--- BEGIN PROVIDED INFORMATION ---
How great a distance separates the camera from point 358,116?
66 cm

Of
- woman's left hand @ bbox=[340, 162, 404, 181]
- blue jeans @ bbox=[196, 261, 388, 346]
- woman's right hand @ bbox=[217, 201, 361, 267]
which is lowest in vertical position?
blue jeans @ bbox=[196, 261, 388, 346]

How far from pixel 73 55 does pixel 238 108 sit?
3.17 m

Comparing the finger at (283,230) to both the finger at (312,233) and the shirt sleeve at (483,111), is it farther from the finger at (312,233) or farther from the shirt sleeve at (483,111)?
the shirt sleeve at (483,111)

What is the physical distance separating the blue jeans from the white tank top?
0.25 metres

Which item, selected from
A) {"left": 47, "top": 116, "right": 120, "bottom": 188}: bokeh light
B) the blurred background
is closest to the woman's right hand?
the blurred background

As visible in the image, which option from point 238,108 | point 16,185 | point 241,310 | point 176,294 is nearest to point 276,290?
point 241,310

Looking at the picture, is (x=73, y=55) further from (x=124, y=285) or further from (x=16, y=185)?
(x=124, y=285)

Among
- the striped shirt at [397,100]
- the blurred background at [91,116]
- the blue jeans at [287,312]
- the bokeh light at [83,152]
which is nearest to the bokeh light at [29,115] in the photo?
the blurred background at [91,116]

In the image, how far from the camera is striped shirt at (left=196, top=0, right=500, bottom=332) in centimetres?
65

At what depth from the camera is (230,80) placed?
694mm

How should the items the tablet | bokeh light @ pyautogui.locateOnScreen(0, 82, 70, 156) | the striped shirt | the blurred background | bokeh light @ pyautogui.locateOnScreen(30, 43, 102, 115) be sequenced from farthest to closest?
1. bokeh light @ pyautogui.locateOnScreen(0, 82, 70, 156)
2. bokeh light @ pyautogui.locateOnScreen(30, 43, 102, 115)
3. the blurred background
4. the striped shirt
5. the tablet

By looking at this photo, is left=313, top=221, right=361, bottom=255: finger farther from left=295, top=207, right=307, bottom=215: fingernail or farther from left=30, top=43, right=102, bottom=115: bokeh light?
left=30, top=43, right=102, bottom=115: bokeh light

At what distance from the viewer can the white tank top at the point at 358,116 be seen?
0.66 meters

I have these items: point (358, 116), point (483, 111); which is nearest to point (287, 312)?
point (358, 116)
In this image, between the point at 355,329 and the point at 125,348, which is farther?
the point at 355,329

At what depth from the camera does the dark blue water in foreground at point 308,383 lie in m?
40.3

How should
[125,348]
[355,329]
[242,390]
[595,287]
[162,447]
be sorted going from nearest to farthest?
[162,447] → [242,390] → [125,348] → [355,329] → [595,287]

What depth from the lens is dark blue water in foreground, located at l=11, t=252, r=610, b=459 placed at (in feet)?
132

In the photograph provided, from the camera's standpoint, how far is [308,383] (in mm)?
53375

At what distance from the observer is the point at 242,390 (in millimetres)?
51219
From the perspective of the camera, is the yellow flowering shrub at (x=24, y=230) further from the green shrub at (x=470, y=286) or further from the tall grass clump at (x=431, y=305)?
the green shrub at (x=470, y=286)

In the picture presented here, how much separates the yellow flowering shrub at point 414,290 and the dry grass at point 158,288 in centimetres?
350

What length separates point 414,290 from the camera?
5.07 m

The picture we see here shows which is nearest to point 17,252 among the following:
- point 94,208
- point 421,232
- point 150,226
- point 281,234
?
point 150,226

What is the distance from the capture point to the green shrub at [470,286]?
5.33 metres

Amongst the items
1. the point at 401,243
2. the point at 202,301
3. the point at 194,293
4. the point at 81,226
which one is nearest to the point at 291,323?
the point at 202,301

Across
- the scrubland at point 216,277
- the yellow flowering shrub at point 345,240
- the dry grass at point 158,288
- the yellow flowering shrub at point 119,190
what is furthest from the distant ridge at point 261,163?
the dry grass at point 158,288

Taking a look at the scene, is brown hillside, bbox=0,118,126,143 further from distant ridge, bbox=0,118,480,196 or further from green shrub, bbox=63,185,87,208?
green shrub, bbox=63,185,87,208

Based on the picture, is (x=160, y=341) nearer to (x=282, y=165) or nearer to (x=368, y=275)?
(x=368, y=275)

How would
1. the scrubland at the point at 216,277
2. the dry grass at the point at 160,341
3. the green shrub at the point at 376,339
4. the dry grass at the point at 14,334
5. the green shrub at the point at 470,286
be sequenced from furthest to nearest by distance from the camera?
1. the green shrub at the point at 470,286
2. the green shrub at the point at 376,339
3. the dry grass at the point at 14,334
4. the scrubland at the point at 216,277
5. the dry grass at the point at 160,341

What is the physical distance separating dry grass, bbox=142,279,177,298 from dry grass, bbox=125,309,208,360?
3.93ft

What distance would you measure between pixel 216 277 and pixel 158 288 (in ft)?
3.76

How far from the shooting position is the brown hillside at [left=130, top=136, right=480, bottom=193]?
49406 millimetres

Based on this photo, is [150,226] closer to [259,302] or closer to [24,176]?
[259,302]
--- END PROVIDED INFORMATION ---
Render the listing above as a numbered list, one line per item, leaving out the blank lines.

1. How great a distance separates the camera from point 358,116?
2. 66 cm
3. Of
4. - woman's left hand @ bbox=[340, 162, 404, 181]
5. - blue jeans @ bbox=[196, 261, 388, 346]
6. - woman's right hand @ bbox=[217, 201, 361, 267]
7. which is lowest in vertical position?
8. blue jeans @ bbox=[196, 261, 388, 346]
9. How far from pixel 73 55 does pixel 238 108 sit?
10. 3.17 m
11. Comparing the finger at (283,230) to both the finger at (312,233) and the shirt sleeve at (483,111), is it farther from the finger at (312,233) or farther from the shirt sleeve at (483,111)?
12. the shirt sleeve at (483,111)
13. What is the physical distance separating the blue jeans from the white tank top?
14. 0.25 metres
15. Which item, selected from
16. A) {"left": 47, "top": 116, "right": 120, "bottom": 188}: bokeh light
17. B) the blurred background
18. is closest to the woman's right hand?
19. the blurred background
20. As visible in the image, which option from point 238,108 | point 16,185 | point 241,310 | point 176,294 is nearest to point 276,290?
21. point 241,310
22. Looking at the picture, is (x=73, y=55) further from (x=124, y=285) or further from (x=16, y=185)?
23. (x=124, y=285)
24. Among
25. - the striped shirt at [397,100]
26. - the blurred background at [91,116]
27. - the blue jeans at [287,312]
28. - the bokeh light at [83,152]
29. which is nearest to the bokeh light at [29,115] in the photo?
30. the blurred background at [91,116]
31. In the image, how far from the camera is striped shirt at (left=196, top=0, right=500, bottom=332) in centimetres?
32. 65
33. At what depth from the camera is (230,80) placed?
34. 694mm
35. How should the items the tablet | bokeh light @ pyautogui.locateOnScreen(0, 82, 70, 156) | the striped shirt | the blurred background | bokeh light @ pyautogui.locateOnScreen(30, 43, 102, 115) be sequenced from farthest to closest?
36. 1. bokeh light @ pyautogui.locateOnScreen(0, 82, 70, 156)
37. 2. bokeh light @ pyautogui.locateOnScreen(30, 43, 102, 115)
38. 3. the blurred background
39. 4. the striped shirt
40. 5. the tablet
41. By looking at this photo, is left=313, top=221, right=361, bottom=255: finger farther from left=295, top=207, right=307, bottom=215: fingernail or farther from left=30, top=43, right=102, bottom=115: bokeh light?
42. left=30, top=43, right=102, bottom=115: bokeh light
43. At what distance from the viewer can the white tank top at the point at 358,116 be seen?
44. 0.66 meters
45. I have these items: point (358, 116), point (483, 111); which is nearest to point (287, 312)?
46. point (358, 116)
47. In this image, between the point at 355,329 and the point at 125,348, which is farther?
48. the point at 355,329
49. At what depth from the camera does the dark blue water in foreground at point 308,383 lie in m?
50. 40.3
51. How should
52. [125,348]
53. [355,329]
54. [242,390]
55. [595,287]
56. [162,447]
57. be sorted going from nearest to farthest?
58. [162,447] → [242,390] → [125,348] → [355,329] → [595,287]
59. What depth from the lens is dark blue water in foreground, located at l=11, t=252, r=610, b=459 placed at (in feet)?
60. 132
61. In the photograph provided, from the camera's standpoint, how far is [308,383] (in mm)?
62. 53375
63. At what distance from the observer is the point at 242,390 (in millimetres)?
64. 51219
65. From the perspective of the camera, is the yellow flowering shrub at (x=24, y=230) further from the green shrub at (x=470, y=286) or further from the tall grass clump at (x=431, y=305)?
66. the green shrub at (x=470, y=286)
67. In the picture presented here, how much separates the yellow flowering shrub at point 414,290 and the dry grass at point 158,288 in centimetres?
68. 350
69. What length separates point 414,290 from the camera?
70. 5.07 m
71. The picture we see here shows which is nearest to point 17,252 among the following:
72. - point 94,208
73. - point 421,232
74. - point 150,226
75. - point 281,234
76. ?
77. point 150,226
78. What is the distance from the capture point to the green shrub at [470,286]?
79. 5.33 metres
80. Amongst the items
81. 1. the point at 401,243
82. 2. the point at 202,301
83. 3. the point at 194,293
84. 4. the point at 81,226
85. which one is nearest to the point at 291,323?
86. the point at 202,301
87. Across
88. - the scrubland at point 216,277
89. - the yellow flowering shrub at point 345,240
90. - the dry grass at point 158,288
91. - the yellow flowering shrub at point 119,190
92. what is furthest from the distant ridge at point 261,163?
93. the dry grass at point 158,288
94. Taking a look at the scene, is brown hillside, bbox=0,118,126,143 further from distant ridge, bbox=0,118,480,196 or further from green shrub, bbox=63,185,87,208?
95. green shrub, bbox=63,185,87,208
96. Based on the picture, is (x=160, y=341) nearer to (x=282, y=165) or nearer to (x=368, y=275)?
97. (x=368, y=275)
98. How would
99. 1. the scrubland at the point at 216,277
100. 2. the dry grass at the point at 160,341
101. 3. the green shrub at the point at 376,339
102. 4. the dry grass at the point at 14,334
103. 5. the green shrub at the point at 470,286
104. be sequenced from furthest to nearest by distance from the camera?
105. 1. the green shrub at the point at 470,286
106. 2. the green shrub at the point at 376,339
107. 3. the dry grass at the point at 14,334
108. 4. the scrubland at the point at 216,277
109. 5. the dry grass at the point at 160,341
110. What is the physical distance separating dry grass, bbox=142,279,177,298 from dry grass, bbox=125,309,208,360?
111. 3.93ft
112. What distance would you measure between pixel 216 277 and pixel 158 288 (in ft)?
113. 3.76
114. How far from the shooting position is the brown hillside at [left=130, top=136, right=480, bottom=193]?
115. 49406 millimetres
116. Based on this photo, is [150,226] closer to [259,302] or closer to [24,176]?
117. [259,302]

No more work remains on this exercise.